* [What needs to be done]: Copy the lines of the listing below verbatim, beginning with the line that contains "How far does" and continuing up to and including the final line of the listing.

Dataset records:
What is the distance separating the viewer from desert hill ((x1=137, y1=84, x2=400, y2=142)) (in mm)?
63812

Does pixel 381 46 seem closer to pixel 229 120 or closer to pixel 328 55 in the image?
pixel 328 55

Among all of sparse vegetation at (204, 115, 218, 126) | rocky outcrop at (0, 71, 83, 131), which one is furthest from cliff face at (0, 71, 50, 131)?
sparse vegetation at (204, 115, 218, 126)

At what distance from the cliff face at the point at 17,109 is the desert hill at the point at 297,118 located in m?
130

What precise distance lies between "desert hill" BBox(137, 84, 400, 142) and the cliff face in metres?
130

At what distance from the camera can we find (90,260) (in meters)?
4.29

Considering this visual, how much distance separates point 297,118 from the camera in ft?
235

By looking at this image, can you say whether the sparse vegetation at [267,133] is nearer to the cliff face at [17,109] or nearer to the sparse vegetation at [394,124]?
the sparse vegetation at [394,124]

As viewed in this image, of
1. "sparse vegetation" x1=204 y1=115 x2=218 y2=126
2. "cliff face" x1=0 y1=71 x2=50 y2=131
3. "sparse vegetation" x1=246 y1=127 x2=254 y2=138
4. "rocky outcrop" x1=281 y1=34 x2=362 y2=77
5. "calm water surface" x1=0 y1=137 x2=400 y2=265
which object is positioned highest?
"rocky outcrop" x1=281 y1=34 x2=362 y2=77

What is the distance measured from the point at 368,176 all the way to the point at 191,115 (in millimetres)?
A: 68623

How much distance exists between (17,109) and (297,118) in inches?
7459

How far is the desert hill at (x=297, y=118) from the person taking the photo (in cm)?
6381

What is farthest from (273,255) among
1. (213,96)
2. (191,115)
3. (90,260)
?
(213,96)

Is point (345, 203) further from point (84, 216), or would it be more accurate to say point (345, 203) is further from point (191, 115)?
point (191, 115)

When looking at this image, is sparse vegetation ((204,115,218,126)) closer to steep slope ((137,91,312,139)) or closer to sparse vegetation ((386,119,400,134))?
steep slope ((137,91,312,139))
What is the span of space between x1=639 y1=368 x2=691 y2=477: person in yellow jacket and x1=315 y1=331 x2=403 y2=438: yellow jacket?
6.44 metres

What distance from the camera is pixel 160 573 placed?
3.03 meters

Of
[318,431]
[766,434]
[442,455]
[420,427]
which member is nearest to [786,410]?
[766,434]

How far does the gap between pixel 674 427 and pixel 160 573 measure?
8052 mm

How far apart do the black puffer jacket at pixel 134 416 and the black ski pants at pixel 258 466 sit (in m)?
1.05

* [Solution to this problem]:
How far does the gap between pixel 674 427 and pixel 160 573 measure?
8052 mm

How far apart do the black puffer jacket at pixel 134 416 and the black ski pants at pixel 258 466 sit (in m)?
1.05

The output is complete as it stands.